- [Direction]: Reproduce all of the data below word for word, keeping every line.

Records from a data source
────────────────────────────────────────

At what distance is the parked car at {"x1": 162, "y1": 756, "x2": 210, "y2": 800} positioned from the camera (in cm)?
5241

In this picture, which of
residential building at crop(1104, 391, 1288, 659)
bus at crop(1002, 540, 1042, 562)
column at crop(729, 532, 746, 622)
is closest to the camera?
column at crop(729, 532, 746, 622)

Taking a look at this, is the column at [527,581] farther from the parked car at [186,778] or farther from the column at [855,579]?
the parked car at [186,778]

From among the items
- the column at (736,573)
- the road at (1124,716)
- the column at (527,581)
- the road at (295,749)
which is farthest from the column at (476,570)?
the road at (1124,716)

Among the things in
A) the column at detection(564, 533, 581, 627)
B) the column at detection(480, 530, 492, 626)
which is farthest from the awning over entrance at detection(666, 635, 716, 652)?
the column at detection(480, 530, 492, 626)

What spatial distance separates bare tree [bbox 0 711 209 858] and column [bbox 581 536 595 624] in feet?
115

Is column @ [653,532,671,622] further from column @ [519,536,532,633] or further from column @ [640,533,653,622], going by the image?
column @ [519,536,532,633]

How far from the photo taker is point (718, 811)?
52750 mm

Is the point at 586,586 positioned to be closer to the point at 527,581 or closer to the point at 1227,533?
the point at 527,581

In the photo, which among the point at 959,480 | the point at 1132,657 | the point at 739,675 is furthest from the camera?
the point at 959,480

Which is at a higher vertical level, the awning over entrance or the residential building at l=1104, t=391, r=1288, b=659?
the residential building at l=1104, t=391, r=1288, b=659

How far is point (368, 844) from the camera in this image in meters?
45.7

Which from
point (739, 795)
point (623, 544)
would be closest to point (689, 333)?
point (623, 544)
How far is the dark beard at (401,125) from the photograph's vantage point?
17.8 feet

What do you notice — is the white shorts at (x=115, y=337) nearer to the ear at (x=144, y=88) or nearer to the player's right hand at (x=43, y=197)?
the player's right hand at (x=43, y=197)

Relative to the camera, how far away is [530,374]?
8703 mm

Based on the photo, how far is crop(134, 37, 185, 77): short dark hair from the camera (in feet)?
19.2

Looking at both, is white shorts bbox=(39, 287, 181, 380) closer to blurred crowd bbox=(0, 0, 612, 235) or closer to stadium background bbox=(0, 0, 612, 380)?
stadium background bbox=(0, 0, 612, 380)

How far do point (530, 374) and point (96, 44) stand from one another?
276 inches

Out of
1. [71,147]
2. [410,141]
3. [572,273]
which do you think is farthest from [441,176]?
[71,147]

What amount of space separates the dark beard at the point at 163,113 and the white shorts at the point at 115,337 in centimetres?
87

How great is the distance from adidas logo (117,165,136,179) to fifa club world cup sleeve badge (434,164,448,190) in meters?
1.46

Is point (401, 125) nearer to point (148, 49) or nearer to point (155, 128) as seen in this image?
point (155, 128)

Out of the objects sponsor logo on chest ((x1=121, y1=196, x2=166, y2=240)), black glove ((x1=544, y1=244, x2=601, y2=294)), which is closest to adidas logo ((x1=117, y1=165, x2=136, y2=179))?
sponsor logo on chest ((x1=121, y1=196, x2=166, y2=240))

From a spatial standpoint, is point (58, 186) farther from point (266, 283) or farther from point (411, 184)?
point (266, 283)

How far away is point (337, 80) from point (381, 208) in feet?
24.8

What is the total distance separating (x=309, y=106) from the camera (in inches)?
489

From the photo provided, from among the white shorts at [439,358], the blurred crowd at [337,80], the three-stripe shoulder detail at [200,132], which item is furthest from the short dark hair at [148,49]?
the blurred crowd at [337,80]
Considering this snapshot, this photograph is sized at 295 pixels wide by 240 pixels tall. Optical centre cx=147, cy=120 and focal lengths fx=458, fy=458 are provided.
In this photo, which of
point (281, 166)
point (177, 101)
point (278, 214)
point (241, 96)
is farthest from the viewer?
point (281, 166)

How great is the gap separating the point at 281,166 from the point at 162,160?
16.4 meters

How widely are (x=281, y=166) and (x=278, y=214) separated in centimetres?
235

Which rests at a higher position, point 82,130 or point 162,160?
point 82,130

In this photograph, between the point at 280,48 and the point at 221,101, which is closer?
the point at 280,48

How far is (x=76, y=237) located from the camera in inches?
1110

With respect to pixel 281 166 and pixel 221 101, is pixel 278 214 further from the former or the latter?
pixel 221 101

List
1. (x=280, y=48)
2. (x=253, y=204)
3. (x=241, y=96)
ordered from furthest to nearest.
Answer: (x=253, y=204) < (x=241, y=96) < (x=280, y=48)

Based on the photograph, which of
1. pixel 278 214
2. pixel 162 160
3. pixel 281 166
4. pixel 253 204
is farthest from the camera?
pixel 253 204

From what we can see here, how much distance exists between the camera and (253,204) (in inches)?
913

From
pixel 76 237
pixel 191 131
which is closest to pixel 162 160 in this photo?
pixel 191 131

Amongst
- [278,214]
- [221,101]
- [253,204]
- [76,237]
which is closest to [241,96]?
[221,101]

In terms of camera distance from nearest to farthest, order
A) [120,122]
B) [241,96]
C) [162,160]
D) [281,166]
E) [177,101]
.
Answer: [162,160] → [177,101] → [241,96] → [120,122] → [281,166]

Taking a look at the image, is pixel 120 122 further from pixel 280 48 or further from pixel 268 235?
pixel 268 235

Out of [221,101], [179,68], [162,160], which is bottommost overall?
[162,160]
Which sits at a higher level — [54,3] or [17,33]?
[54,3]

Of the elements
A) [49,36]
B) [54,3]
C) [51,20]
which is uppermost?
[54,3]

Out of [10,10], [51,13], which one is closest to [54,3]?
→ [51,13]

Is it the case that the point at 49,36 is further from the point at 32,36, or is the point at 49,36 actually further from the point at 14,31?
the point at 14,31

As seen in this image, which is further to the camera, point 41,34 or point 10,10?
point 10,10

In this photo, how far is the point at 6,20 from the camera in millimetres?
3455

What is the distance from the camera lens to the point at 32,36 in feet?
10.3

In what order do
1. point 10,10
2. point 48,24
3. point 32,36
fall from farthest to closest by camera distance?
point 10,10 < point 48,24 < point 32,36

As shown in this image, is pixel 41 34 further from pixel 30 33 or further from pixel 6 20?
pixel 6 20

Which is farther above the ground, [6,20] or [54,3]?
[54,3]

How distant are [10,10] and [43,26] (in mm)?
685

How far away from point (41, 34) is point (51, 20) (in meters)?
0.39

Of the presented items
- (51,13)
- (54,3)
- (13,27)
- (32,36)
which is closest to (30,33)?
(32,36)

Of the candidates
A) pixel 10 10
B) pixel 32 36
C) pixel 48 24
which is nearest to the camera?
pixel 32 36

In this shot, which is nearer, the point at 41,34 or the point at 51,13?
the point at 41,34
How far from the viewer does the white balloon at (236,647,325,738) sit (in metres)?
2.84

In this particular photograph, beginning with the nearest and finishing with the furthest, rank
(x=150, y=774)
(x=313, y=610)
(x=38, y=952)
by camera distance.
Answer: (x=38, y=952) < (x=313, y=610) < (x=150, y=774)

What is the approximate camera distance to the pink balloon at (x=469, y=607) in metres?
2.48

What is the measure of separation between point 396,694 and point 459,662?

────────────────────────────────────────

- [Full solution]:
At what distance is the parked car at {"x1": 162, "y1": 756, "x2": 210, "y2": 800} positioned from the camera (in cm)?
5241

In this picture, which of
residential building at crop(1104, 391, 1288, 659)
bus at crop(1002, 540, 1042, 562)
column at crop(729, 532, 746, 622)
is closest to the camera?
column at crop(729, 532, 746, 622)

Taking a look at this, is the column at [527,581] farther from the parked car at [186,778] or farther from the column at [855,579]?
the parked car at [186,778]

From among the items
- the column at (736,573)
- the road at (1124,716)
- the column at (527,581)
- the road at (295,749)
which is farthest from the column at (476,570)?
the road at (1124,716)

Among the things in
A) the column at detection(564, 533, 581, 627)
B) the column at detection(480, 530, 492, 626)
which is farthest from the awning over entrance at detection(666, 635, 716, 652)?
the column at detection(480, 530, 492, 626)

What spatial distance separates bare tree [bbox 0 711 209 858] and column [bbox 581 536 595 624] in feet?
115

Is column @ [653,532,671,622] further from column @ [519,536,532,633] or further from column @ [640,533,653,622], going by the image?
column @ [519,536,532,633]

How far from the photo taker is point (718, 811)?
52750 mm

Is the point at 586,586 positioned to be closer to the point at 527,581 or closer to the point at 1227,533?
the point at 527,581

In the photo, which among the point at 959,480 | the point at 1132,657 | the point at 739,675 is furthest from the camera?
the point at 959,480

Which is at a higher vertical level, the awning over entrance or the residential building at l=1104, t=391, r=1288, b=659?
the residential building at l=1104, t=391, r=1288, b=659

How far is point (368, 844) from the camera in this image in meters?
45.7

Which from
point (739, 795)
point (623, 544)
would be closest to point (689, 333)?
point (623, 544)
How far is the dark beard at (401,125) from the photograph's vantage point?
17.8 feet

What do you notice — is the white shorts at (x=115, y=337) nearer to the ear at (x=144, y=88) or nearer to the player's right hand at (x=43, y=197)?
the player's right hand at (x=43, y=197)

Relative to the camera, how far away is [530,374]?
8703 mm

Based on the photo, how far is crop(134, 37, 185, 77): short dark hair from the camera (in feet)?
19.2

Looking at both, is white shorts bbox=(39, 287, 181, 380) closer to blurred crowd bbox=(0, 0, 612, 235) or closer to stadium background bbox=(0, 0, 612, 380)?
stadium background bbox=(0, 0, 612, 380)

How far do point (530, 374) and point (96, 44) stand from one another?
276 inches

Out of
1. [71,147]
2. [410,141]
3. [572,273]
which do you think is farthest from [441,176]?
[71,147]

What amount of space separates the dark beard at the point at 163,113 and the white shorts at the point at 115,337 in centimetres?
87

How great is the distance from adidas logo (117,165,136,179) to fifa club world cup sleeve badge (434,164,448,190) in meters?
1.46

Is point (401, 125) nearer to point (148, 49) or nearer to point (155, 128) as seen in this image?
point (155, 128)

Out of the objects sponsor logo on chest ((x1=121, y1=196, x2=166, y2=240)), black glove ((x1=544, y1=244, x2=601, y2=294)), which is closest to adidas logo ((x1=117, y1=165, x2=136, y2=179))?
sponsor logo on chest ((x1=121, y1=196, x2=166, y2=240))

From a spatial standpoint, is point (58, 186) farther from point (266, 283) or farther from point (411, 184)?
point (266, 283)

How far away is point (337, 80) from point (381, 208) in feet?
24.8

What is the total distance separating (x=309, y=106) from the camera (in inches)?
489

From the photo provided, from among the white shorts at [439,358], the blurred crowd at [337,80], the three-stripe shoulder detail at [200,132], which item is furthest from the short dark hair at [148,49]?
the blurred crowd at [337,80]
Considering this snapshot, this photograph is sized at 295 pixels wide by 240 pixels tall. Optical centre cx=147, cy=120 and focal lengths fx=458, fy=458 are provided.
In this photo, which of
point (281, 166)
point (177, 101)
point (278, 214)
point (241, 96)
is farthest from the viewer?
point (281, 166)

How great is the gap separating the point at 281,166 from the point at 162,160?
16.4 meters

How widely are (x=281, y=166) and (x=278, y=214) separated in centimetres?
235

Which rests at a higher position, point 82,130 or point 162,160?
point 82,130

In this photograph, between the point at 280,48 and the point at 221,101, which is closer?
the point at 280,48

How far is (x=76, y=237) located from the camera in inches?
1110

With respect to pixel 281 166 and pixel 221 101, is pixel 278 214 further from the former or the latter?
pixel 221 101

List
1. (x=280, y=48)
2. (x=253, y=204)
3. (x=241, y=96)
ordered from furthest to nearest.
Answer: (x=253, y=204) < (x=241, y=96) < (x=280, y=48)

Based on the photograph, which of
1. pixel 278 214
2. pixel 162 160
3. pixel 281 166
4. pixel 253 204
is farthest from the camera?
pixel 253 204

From what we can see here, how much distance exists between the camera and (253,204) (in inches)?
913

From
pixel 76 237
pixel 191 131
which is closest to pixel 162 160 in this photo?
pixel 191 131

Amongst
- [278,214]
- [221,101]
- [253,204]
- [76,237]
which is closest to [241,96]?
[221,101]

In terms of camera distance from nearest to farthest, order
A) [120,122]
B) [241,96]
C) [162,160]
D) [281,166]
E) [177,101]
.
Answer: [162,160] → [177,101] → [241,96] → [120,122] → [281,166]

Taking a look at the image, is pixel 120 122 further from pixel 280 48 or further from pixel 268 235?
pixel 268 235

Out of [221,101], [179,68], [162,160], which is bottommost overall?
[162,160]
Which sits at a higher level — [54,3] or [17,33]?
[54,3]

Of the elements
A) [49,36]
B) [54,3]
C) [51,20]
which is uppermost?
[54,3]

Out of [10,10], [51,13], which one is closest to [54,3]?
→ [51,13]

Is it the case that the point at 49,36 is further from the point at 32,36, or is the point at 49,36 actually further from the point at 14,31?
the point at 14,31

As seen in this image, which is further to the camera, point 41,34 or point 10,10?
point 10,10

In this photo, how far is the point at 6,20 from the camera in millimetres?
3455

What is the distance from the camera lens to the point at 32,36 in feet?
10.3

In what order do
1. point 10,10
2. point 48,24
3. point 32,36
fall from farthest to closest by camera distance?
point 10,10 < point 48,24 < point 32,36

As shown in this image, is pixel 41 34 further from pixel 30 33 or further from pixel 6 20?
pixel 6 20

Which is farther above the ground, [6,20] or [54,3]?
[54,3]

How distant are [10,10] and [43,26] (in mm)?
685

How far away from point (41, 34) is point (51, 20) (in meters)?
0.39

Of the presented items
- (51,13)
- (54,3)
- (13,27)
- (32,36)
which is closest to (30,33)?
(32,36)

Of the candidates
A) pixel 10 10
B) pixel 32 36
C) pixel 48 24
which is nearest to the camera?
pixel 32 36

In this shot, which is nearer, the point at 41,34 or the point at 51,13?
the point at 41,34
How far from the viewer does the white balloon at (236,647,325,738) sit (in metres)?
2.84

In this particular photograph, beginning with the nearest and finishing with the furthest, rank
(x=150, y=774)
(x=313, y=610)
(x=38, y=952)
by camera distance.
Answer: (x=38, y=952) < (x=313, y=610) < (x=150, y=774)

What is the approximate camera distance to the pink balloon at (x=469, y=607) in metres?
2.48

What is the measure of separation between point 396,694 and point 459,662?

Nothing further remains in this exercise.